Wednesday, September 27, 2006

The Long Stretch

And hope does not disappoint us, because God has poured out his love into our hearts by the Holy Spirit, whom he has given us.
-Romans 5:5

'I saw the Lord always before me.
Because he is at my right hand,
I will not be shaken.
Therefore my heart is glad and my tongue rejoices;
my body also will live in hope,
because you will not abandon me to the grave,
nor will you let your Holy One see decay.
You have made known to me the paths of
life; you will fill me with joy in your presence.
-Acts 2:25-28


I've been looking at the differences between longing (or desire) and hope and faith. I've come to think that longing is something that I will live with now in my new heart, that like an imprint it's there in my heart - like treated lumber as a frame for a house. It's just in there and I must learn to live with it. But it's not enough. Longing or desire is only that unless I do something with it. It's like hunger pains. It doesn't mean anything unless it leads me to Food. Hope is the expectation that you will find that Food and be filled. Faith is enduring in that hope, despite persecution and temptation to take the play off-broadway, in the face of a shortcut or a substitute to sedate the heart or slake the thirst.
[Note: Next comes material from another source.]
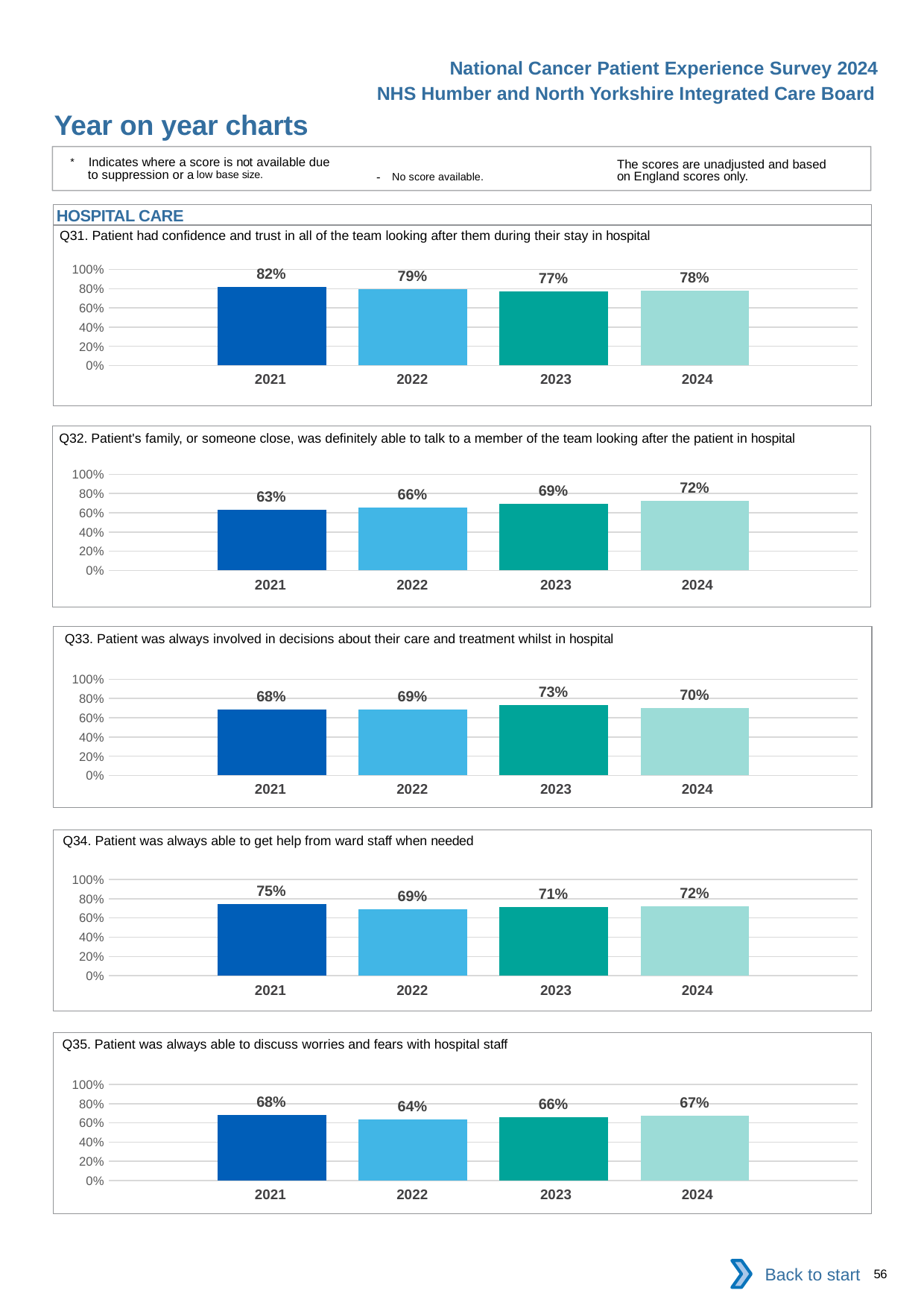
In the Q34 chart (patient was always able to get help from ward staff), which year has the lowest value? 2022 In the Q35 chart, is the value for 2024 greater or less than 60%? greater How many years are shown in the Q34 chart? 4 In the Q35 chart (patient was always able to discuss worries and fears), what is the difference between the 2021 and 2022 values? 4% In the Q31 chart (patient had confidence and trust in all of the team), what is the value for 2021? 82% What kind of chart is the Q33 chart? bar chart In the Q31 chart, is the value for 2022 or 2024 larger? 2022 In the Q34 chart, what is the difference between the 2021 and 2024 values? 3% In the Q33 chart (patient was always involved in decisions about their care), what is the value for 2023? 73% In the Q32 chart (patient's family was definitely able to talk to a member of the team), which year has the highest value? 2024 In the Q32 chart, do the values rise or fall from 2021 to 2024? rise What is the section heading above the Q31 chart? HOSPITAL CARE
I'm somewhere between the longing and the hope. I have plenty of longing, so much that it nearly takes me out. I think this was Jeremiah's condition of the word of the Lord being like a "fire in his bones." But longing by itself leads only to disappointment, then desperation, and then inevitably to despair. Only by allowing hope to grow within will that longing produce in us what Jesus wants: our hearts. That hope brings us deeper into Christ and further along on our journey.

I don't have enough hope that I will one day have what I long for, and that in this life it is my inheritance to have that very thing (deeper, richer, and more abundant life in God). This longing for life is the source of all of my heart's discontent, but the hope for it is the source of all my heart's joy. Hope is essential. "Hope is to the soul like breathing is to the body," says philosopher-theologian Gabriel Marcel. And so this is what I'm taking to Jesus, that I will be filled to the full with "all joy and peace as you trust in him, so that you may overflow with hope by the power of the Holy Spirit" (Romans 15:13).

We continually remember before our God and Father your work produced by faith, our labor prompted by love, and your endurance inspired by hope in our Lord Jesus Christ.